• **GIVEN RECORDS**
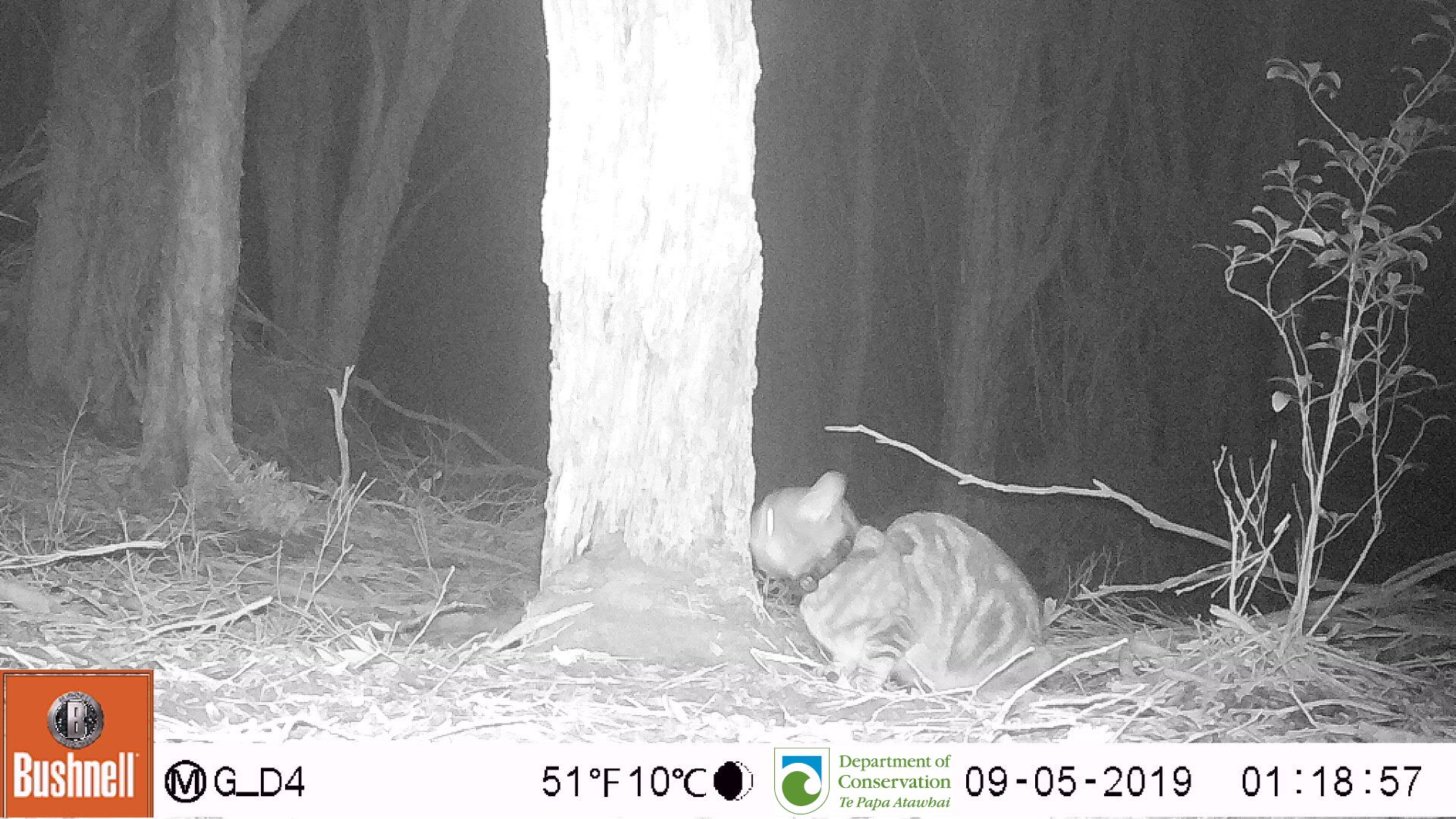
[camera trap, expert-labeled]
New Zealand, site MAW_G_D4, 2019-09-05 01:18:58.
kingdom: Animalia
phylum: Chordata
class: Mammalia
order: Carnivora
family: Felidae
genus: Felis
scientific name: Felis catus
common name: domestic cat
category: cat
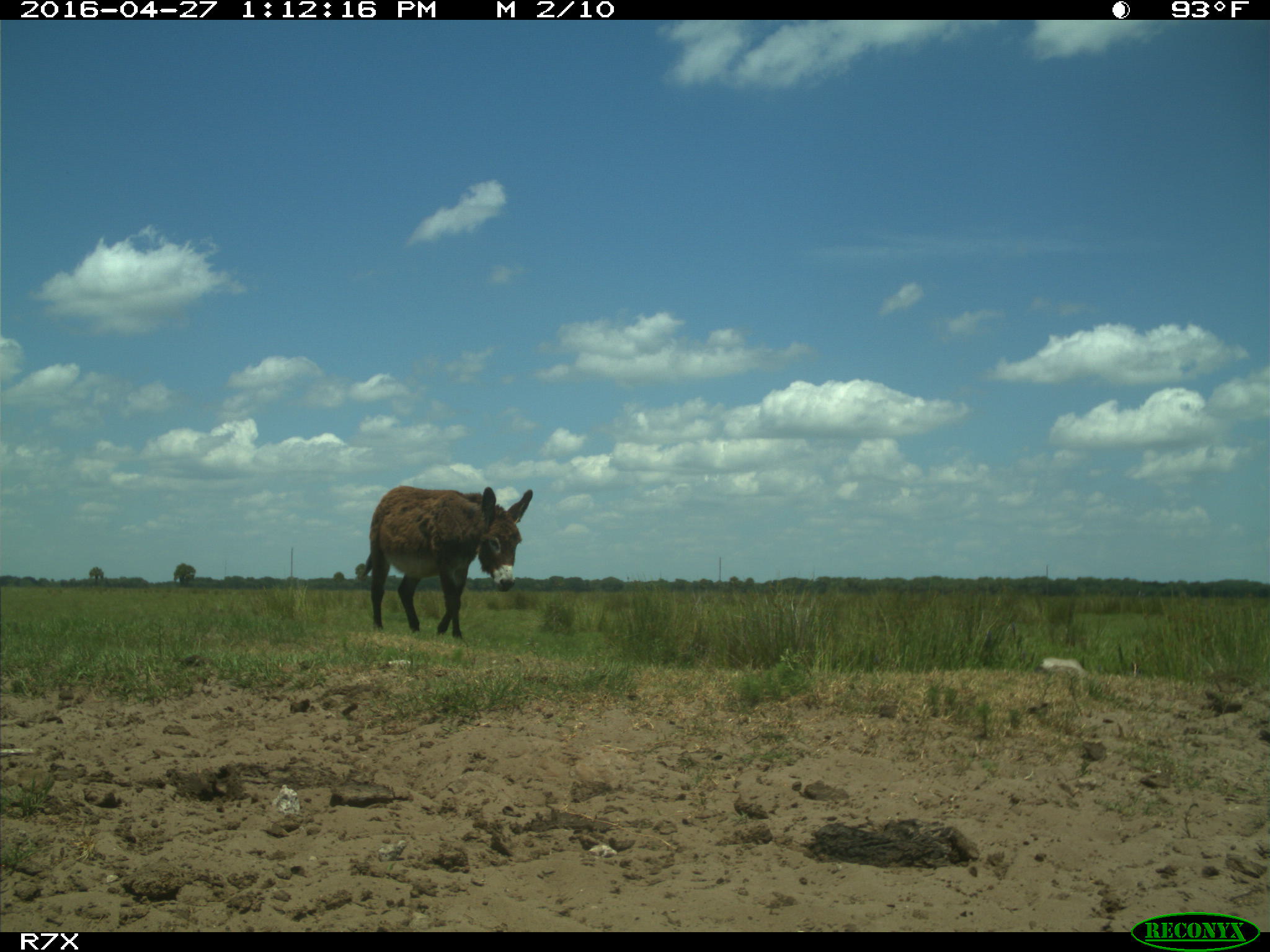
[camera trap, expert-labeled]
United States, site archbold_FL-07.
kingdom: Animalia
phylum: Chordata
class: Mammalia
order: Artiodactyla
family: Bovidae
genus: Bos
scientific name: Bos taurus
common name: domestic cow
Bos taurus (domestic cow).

• **TASK STATEMENT**
When you output the listing, reproduce it exactly but drop its pictures.

• **ANSWER BOX**
[camera trap, expert-labeled]
New Zealand, site MAW_G_D4, 2019-09-05 01:18:58.
kingdom: Animalia
phylum: Chordata
class: Mammalia
order: Carnivora
family: Felidae
genus: Felis
scientific name: Felis catus
common name: domestic cat
category: cat
[camera trap, expert-labeled]
United States, site archbold_FL-07.
kingdom: Animalia
phylum: Chordata
class: Mammalia
order: Artiodactyla
family: Bovidae
genus: Bos
scientific name: Bos taurus
common name: domestic cow
Bos taurus (domestic cow).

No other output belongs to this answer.